*** DATASET CONTENT ***

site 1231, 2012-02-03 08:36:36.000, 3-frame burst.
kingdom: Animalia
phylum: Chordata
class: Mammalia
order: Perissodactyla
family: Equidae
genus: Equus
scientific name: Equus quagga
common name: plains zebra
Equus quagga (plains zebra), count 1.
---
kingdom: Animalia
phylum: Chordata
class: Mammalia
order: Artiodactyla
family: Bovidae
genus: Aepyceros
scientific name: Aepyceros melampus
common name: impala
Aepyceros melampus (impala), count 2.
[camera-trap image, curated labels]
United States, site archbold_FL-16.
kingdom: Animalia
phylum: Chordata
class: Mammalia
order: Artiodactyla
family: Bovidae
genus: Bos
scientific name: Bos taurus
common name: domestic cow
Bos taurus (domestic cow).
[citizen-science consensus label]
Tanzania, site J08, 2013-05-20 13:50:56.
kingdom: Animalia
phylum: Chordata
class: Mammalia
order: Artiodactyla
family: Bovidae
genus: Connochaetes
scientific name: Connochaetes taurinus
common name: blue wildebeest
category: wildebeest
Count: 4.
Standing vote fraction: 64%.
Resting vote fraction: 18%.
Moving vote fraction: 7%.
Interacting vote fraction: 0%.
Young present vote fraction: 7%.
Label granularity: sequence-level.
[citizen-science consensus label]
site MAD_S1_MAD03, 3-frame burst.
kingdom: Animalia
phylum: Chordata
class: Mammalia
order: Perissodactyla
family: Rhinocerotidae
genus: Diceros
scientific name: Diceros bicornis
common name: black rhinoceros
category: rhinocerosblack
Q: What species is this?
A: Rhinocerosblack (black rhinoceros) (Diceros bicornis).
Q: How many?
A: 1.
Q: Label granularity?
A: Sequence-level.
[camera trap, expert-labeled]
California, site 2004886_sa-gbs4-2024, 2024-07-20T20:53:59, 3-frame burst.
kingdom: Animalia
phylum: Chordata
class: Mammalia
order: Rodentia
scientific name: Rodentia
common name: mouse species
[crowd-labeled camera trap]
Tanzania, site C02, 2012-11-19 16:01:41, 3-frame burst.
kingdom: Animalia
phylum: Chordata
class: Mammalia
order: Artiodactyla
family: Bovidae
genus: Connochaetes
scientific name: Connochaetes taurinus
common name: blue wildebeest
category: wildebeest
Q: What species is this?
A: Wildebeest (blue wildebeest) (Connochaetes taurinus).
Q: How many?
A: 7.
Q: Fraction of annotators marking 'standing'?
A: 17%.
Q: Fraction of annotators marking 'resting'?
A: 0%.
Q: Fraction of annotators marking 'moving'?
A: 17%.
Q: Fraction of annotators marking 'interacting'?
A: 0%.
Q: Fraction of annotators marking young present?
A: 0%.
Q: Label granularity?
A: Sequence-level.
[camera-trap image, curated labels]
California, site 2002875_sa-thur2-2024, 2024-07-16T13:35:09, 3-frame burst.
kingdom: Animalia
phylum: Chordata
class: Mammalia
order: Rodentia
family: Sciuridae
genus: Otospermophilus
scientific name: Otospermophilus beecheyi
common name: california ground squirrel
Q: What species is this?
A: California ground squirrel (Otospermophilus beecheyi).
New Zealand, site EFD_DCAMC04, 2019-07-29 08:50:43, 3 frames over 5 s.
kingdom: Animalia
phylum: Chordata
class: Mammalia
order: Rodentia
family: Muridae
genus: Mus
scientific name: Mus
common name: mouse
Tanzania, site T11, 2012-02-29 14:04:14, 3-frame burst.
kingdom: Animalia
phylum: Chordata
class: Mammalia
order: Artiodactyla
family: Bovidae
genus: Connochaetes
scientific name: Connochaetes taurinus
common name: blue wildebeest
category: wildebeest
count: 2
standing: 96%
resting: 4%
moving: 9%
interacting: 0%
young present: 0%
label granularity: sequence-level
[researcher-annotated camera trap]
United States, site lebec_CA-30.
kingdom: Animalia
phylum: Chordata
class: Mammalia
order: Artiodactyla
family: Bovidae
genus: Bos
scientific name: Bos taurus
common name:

*** End of DATASET CONTENT ***

WHAT IS NEEDED >> Your response must contain all of the records, copied exactly.

TASK RESPONSE >>
site 1231, 2012-02-03 08:36:36.000, 3-frame burst.
kingdom: Animalia
phylum: Chordata
class: Mammalia
order: Perissodactyla
family: Equidae
genus: Equus
scientific name: Equus quagga
common name: plains zebra
Equus quagga (plains zebra), count 1.
---
kingdom: Animalia
phylum: Chordata
class: Mammalia
order: Artiodactyla
family: Bovidae
genus: Aepyceros
scientific name: Aepyceros melampus
common name: impala
Aepyceros melampus (impala), count 2.
[camera-trap image, curated labels]
United States, site archbold_FL-16.
kingdom: Animalia
phylum: Chordata
class: Mammalia
order: Artiodactyla
family: Bovidae
genus: Bos
scientific name: Bos taurus
common name: domestic cow
Bos taurus (domestic cow).
[citizen-science consensus label]
Tanzania, site J08, 2013-05-20 13:50:56.
kingdom: Animalia
phylum: Chordata
class: Mammalia
order: Artiodactyla
family: Bovidae
genus: Connochaetes
scientific name: Connochaetes taurinus
common name: blue wildebeest
category: wildebeest
Count: 4.
Standing vote fraction: 64%.
Resting vote fraction: 18%.
Moving vote fraction: 7%.
Interacting vote fraction: 0%.
Young present vote fraction: 7%.
Label granularity: sequence-level.
[citizen-science consensus label]
site MAD_S1_MAD03, 3-frame burst.
kingdom: Animalia
phylum: Chordata
class: Mammalia
order: Perissodactyla
family: Rhinocerotidae
genus: Diceros
scientific name: Diceros bicornis
common name: black rhinoceros
category: rhinocerosblack
Q: What species is this?
A: Rhinocerosblack (black rhinoceros) (Diceros bicornis).
Q: How many?
A: 1.
Q: Label granularity?
A: Sequence-level.
[camera trap, expert-labeled]
California, site 2004886_sa-gbs4-2024, 2024-07-20T20:53:59, 3-frame burst.
kingdom: Animalia
phylum: Chordata
class: Mammalia
order: Rodentia
scientific name: Rodentia
common name: mouse species
[crowd-labeled camera trap]
Tanzania, site C02, 2012-11-19 16:01:41, 3-frame burst.
kingdom: Animalia
phylum: Chordata
class: Mammalia
order: Artiodactyla
family: Bovidae
genus: Connochaetes
scientific name: Connochaetes taurinus
common name: blue wildebeest
category: wildebeest
Q: What species is this?
A: Wildebeest (blue wildebeest) (Connochaetes taurinus).
Q: How many?
A: 7.
Q: Fraction of annotators marking 'standing'?
A: 17%.
Q: Fraction of annotators marking 'resting'?
A: 0%.
Q: Fraction of annotators marking 'moving'?
A: 17%.
Q: Fraction of annotators marking 'interacting'?
A: 0%.
Q: Fraction of annotators marking young present?
A: 0%.
Q: Label granularity?
A: Sequence-level.
[camera-trap image, curated labels]
California, site 2002875_sa-thur2-2024, 2024-07-16T13:35:09, 3-frame burst.
kingdom: Animalia
phylum: Chordata
class: Mammalia
order: Rodentia
family: Sciuridae
genus: Otospermophilus
scientific name: Otospermophilus beecheyi
common name: california ground squirrel
Q: What species is this?
A: California ground squirrel (Otospermophilus beecheyi).
New Zealand, site EFD_DCAMC04, 2019-07-29 08:50:43, 3 frames over 5 s.
kingdom: Animalia
phylum: Chordata
class: Mammalia
order: Rodentia
family: Muridae
genus: Mus
scientific name: Mus
common name: mouse
Tanzania, site T11, 2012-02-29 14:04:14, 3-frame burst.
kingdom: Animalia
phylum: Chordata
class: Mammalia
order: Artiodactyla
family: Bovidae
genus: Connochaetes
scientific name: Connochaetes taurinus
common name: blue wildebeest
category: wildebeest
count: 2
standing: 96%
resting: 4%
moving: 9%
interacting: 0%
young present: 0%
label granularity: sequence-level
[researcher-annotated camera trap]
United States, site lebec_CA-30.
kingdom: Animalia
phylum: Chordata
class: Mammalia
order: Artiodactyla
family: Bovidae
genus: Bos
scientific name: Bos taurus
common name:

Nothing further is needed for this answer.